-- Exercise --
According to the text on growth opportunities for Main Street businesses, who provided insight during the Kansas Main Street Quarterly Training on Maker Ecosystems?

Avatar photo by Casey Woods, Executive Director | October 25, 2022
matt wag

Growing opportunities for entrepreneurs.

he National Main Street Center collects data from a variety of sources to highlight growth opportunities for Main Street businesses. National Program Officer, Matt Wagner, provided some insight during last week’s Kansas Main Street Quarterly Training on Maker Ecosystems. Here were some of the findings:

Distributed workforce opportunities with geographically separated people working together through online portals are enhancing maker businesses. A plethora of retail platforms and more convenient shipping logistics make sales and delivery options easier, and more communities are creating maker spaces to make the product development process faster and easier.

Different categories of business growth as consumer behavior shifts include:

Health, fitness & outdoor recreation- Sales for bikes, bike components and accessories, leisure bike apparel, and water sports accessories have all increased significantly. Although not as significant as during the COVID spike, sales in cycling and outdoor recreation equipment is outpacing 2019. With a significant biking presence, Emporia may want to focus more on generating destination sales traffic for cycling enthusiasts from outside the traditional market trade area.

-- Extracted entries --
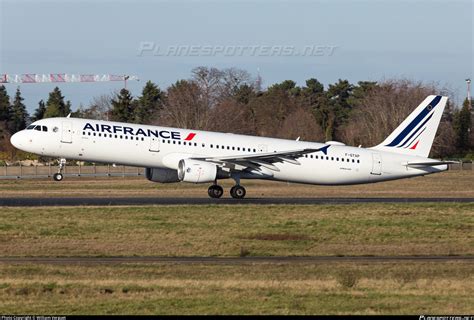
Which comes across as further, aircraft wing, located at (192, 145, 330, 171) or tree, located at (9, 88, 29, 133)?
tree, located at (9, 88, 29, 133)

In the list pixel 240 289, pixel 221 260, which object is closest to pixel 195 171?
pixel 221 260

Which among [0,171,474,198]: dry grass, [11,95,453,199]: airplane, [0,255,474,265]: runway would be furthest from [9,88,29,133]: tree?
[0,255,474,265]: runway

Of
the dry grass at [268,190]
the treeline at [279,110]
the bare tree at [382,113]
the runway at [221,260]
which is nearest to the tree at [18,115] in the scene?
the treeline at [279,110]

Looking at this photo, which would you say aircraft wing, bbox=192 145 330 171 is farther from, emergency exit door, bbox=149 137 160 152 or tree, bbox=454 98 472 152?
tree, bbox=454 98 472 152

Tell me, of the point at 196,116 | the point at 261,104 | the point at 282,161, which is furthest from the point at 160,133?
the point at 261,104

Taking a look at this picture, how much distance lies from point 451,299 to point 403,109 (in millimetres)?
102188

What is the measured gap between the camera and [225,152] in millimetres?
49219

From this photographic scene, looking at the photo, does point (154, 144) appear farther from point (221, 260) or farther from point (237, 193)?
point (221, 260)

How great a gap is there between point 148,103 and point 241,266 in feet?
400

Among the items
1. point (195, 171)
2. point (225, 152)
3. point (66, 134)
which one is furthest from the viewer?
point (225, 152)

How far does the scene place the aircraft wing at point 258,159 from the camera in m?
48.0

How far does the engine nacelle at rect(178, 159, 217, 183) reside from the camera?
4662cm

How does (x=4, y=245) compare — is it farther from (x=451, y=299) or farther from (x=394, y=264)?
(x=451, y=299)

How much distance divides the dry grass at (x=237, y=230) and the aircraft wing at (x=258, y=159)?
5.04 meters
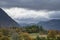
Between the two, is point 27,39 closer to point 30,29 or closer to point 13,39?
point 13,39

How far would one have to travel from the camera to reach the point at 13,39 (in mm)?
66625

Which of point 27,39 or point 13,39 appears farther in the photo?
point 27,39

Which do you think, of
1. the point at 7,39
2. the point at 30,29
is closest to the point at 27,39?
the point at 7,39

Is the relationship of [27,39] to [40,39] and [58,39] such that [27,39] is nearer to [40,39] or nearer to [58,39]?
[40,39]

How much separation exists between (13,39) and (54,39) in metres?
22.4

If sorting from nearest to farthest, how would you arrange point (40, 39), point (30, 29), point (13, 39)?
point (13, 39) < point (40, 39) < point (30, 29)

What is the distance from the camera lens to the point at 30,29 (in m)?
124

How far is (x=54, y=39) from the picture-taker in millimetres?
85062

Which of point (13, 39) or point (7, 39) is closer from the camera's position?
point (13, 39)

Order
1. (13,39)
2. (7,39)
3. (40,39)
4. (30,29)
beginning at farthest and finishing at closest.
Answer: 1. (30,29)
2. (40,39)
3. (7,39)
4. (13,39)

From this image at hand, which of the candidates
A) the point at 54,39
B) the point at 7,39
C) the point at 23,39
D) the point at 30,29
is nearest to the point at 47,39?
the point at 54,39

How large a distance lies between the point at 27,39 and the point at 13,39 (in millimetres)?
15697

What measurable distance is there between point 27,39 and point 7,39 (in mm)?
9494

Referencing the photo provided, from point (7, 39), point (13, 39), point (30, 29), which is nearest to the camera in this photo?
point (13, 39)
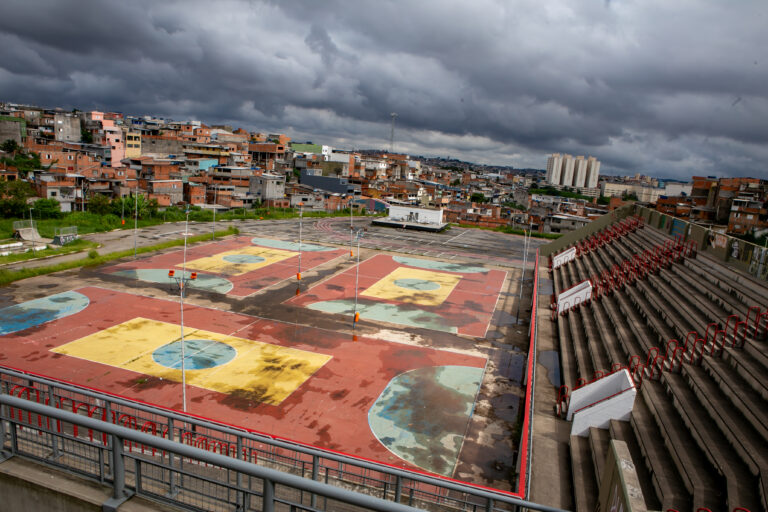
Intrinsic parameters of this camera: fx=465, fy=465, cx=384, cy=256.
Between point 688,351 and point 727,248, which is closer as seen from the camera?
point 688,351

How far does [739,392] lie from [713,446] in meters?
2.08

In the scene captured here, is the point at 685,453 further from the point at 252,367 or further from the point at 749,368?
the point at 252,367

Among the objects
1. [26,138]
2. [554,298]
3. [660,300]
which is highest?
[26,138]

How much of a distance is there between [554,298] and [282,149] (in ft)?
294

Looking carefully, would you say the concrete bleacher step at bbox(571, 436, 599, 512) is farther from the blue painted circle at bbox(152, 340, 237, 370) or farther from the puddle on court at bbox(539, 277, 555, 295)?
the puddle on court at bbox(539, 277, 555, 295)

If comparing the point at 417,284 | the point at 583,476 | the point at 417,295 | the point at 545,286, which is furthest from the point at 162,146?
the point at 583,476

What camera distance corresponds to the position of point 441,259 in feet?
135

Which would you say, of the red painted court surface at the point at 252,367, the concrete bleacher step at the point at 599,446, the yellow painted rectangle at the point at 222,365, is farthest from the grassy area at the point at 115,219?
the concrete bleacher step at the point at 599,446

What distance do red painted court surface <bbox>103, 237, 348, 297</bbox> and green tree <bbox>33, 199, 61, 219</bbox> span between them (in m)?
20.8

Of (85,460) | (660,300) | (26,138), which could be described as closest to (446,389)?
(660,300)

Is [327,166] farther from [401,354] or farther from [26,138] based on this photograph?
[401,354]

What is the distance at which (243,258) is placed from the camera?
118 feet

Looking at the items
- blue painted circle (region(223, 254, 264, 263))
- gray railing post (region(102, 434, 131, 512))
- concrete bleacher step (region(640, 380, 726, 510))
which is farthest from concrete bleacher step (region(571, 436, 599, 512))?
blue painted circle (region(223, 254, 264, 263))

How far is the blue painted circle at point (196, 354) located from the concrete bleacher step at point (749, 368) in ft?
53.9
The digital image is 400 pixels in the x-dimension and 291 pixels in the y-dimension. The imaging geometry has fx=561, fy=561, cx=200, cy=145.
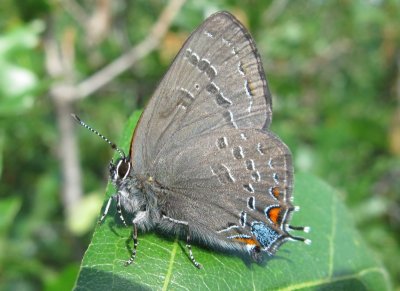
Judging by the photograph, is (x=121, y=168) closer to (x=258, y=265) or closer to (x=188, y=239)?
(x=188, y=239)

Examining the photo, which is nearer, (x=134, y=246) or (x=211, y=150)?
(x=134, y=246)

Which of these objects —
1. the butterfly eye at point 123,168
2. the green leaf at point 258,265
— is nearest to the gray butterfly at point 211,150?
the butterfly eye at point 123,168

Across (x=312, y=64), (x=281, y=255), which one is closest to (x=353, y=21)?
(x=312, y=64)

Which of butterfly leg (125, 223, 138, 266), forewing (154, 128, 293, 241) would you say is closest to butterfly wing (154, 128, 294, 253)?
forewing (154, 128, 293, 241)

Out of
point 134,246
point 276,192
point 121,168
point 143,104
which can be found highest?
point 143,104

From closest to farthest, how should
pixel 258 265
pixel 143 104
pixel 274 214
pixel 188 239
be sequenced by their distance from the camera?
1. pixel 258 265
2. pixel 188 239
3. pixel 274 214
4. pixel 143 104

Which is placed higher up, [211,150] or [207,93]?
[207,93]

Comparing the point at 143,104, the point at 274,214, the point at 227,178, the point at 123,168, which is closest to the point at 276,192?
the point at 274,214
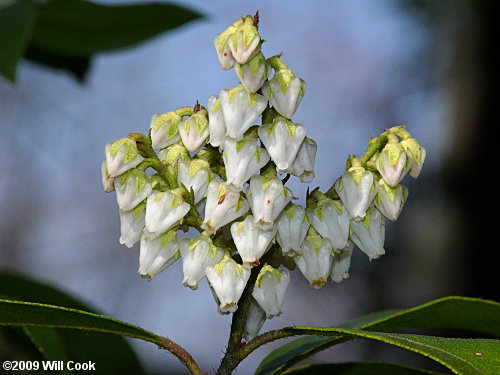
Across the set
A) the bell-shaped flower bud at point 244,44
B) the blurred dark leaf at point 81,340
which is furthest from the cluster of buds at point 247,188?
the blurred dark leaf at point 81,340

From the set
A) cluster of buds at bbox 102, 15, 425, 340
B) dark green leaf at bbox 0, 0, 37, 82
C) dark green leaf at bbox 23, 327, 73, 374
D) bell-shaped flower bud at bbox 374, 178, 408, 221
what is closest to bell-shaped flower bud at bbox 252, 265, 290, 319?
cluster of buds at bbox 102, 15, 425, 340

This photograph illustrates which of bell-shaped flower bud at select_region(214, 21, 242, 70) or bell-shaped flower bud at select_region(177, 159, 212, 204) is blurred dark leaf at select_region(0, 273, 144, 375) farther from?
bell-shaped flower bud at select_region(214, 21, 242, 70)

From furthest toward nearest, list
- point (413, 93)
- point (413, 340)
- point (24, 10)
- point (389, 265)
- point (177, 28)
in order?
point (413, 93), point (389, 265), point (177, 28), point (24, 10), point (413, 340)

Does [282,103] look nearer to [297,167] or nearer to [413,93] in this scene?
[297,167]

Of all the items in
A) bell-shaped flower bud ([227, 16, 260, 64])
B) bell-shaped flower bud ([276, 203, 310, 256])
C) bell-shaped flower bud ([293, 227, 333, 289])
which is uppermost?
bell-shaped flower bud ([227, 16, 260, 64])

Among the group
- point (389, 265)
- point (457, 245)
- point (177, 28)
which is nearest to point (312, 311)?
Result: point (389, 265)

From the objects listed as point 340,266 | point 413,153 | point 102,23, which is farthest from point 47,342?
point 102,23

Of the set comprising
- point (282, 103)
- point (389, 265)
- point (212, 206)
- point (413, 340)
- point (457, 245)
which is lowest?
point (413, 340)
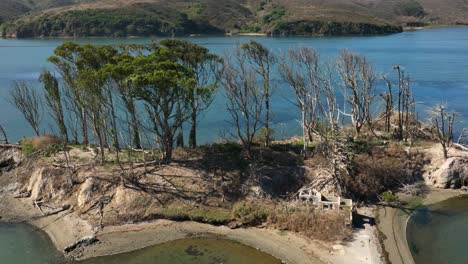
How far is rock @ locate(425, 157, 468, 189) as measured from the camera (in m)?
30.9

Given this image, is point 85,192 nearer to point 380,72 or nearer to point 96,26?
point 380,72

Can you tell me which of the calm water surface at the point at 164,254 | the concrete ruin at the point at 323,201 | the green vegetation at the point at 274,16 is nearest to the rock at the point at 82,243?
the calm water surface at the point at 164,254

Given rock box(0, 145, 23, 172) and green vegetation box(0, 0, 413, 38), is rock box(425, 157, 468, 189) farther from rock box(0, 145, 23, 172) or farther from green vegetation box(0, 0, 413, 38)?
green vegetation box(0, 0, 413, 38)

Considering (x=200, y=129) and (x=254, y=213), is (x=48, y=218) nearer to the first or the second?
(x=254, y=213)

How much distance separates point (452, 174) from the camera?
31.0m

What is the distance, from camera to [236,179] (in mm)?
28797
* * *
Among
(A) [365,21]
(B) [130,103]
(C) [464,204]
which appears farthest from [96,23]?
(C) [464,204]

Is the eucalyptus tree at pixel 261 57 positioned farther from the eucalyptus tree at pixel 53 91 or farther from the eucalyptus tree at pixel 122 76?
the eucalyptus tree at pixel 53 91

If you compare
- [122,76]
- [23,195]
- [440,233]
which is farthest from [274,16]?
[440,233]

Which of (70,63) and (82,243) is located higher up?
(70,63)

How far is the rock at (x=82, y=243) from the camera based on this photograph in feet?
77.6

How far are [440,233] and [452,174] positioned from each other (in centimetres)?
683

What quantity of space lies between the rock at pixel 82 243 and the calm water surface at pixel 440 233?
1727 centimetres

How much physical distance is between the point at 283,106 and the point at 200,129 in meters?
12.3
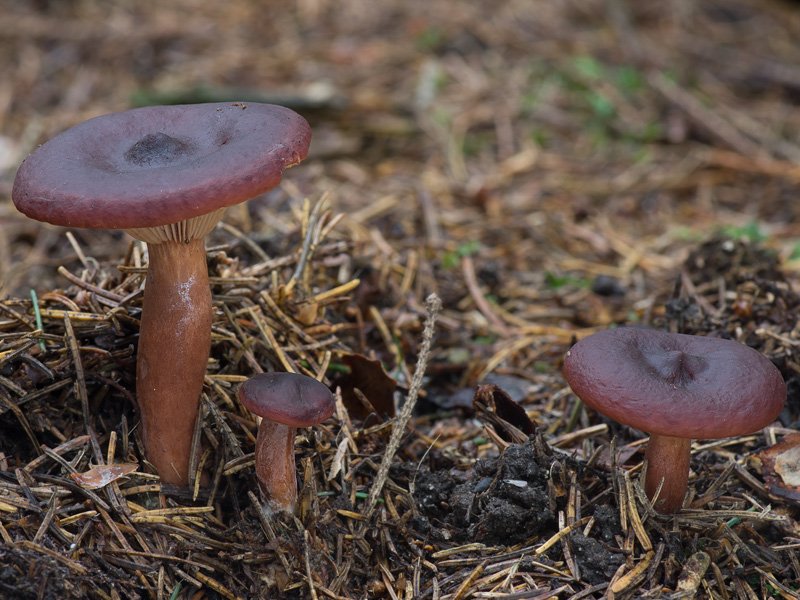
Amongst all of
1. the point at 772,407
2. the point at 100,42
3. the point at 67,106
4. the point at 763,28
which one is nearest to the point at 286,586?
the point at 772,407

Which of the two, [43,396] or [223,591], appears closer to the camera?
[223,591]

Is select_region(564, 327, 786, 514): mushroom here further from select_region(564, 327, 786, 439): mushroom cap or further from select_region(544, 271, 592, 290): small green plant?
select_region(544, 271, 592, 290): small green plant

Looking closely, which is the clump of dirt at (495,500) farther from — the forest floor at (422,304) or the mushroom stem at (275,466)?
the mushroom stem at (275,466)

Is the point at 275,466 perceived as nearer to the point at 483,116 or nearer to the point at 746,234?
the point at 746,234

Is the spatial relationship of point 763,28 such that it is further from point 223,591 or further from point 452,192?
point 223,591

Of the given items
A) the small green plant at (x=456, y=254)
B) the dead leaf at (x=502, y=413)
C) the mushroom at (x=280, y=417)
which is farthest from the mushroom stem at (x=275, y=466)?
--
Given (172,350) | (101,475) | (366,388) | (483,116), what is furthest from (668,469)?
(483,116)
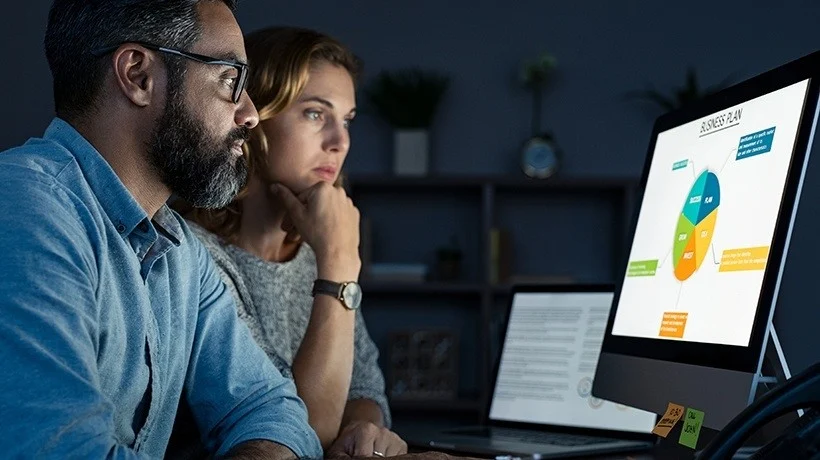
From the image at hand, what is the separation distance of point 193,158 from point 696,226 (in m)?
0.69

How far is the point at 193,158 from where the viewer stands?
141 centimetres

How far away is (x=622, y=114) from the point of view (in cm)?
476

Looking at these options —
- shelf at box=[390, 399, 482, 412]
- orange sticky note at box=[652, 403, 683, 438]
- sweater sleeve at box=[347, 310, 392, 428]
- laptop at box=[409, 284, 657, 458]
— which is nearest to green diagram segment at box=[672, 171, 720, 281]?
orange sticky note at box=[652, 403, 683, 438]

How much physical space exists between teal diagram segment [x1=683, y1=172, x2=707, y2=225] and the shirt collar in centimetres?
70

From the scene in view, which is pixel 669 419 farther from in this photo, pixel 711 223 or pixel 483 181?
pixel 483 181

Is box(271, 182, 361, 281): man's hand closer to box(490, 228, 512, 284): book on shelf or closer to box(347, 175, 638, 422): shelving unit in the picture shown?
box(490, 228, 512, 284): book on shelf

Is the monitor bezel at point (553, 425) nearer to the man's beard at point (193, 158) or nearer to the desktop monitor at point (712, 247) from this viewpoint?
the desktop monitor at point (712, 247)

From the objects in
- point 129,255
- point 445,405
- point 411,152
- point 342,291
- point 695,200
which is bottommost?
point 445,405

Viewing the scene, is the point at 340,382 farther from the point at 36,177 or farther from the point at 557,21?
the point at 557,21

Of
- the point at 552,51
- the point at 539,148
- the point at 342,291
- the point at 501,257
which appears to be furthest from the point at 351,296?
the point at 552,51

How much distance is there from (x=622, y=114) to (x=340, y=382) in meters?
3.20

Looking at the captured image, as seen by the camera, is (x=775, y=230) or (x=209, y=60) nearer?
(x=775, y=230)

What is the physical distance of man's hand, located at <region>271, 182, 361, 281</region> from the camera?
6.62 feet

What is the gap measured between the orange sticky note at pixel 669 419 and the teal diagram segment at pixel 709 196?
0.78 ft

-- Task output --
Matt Wagner, National Program Officer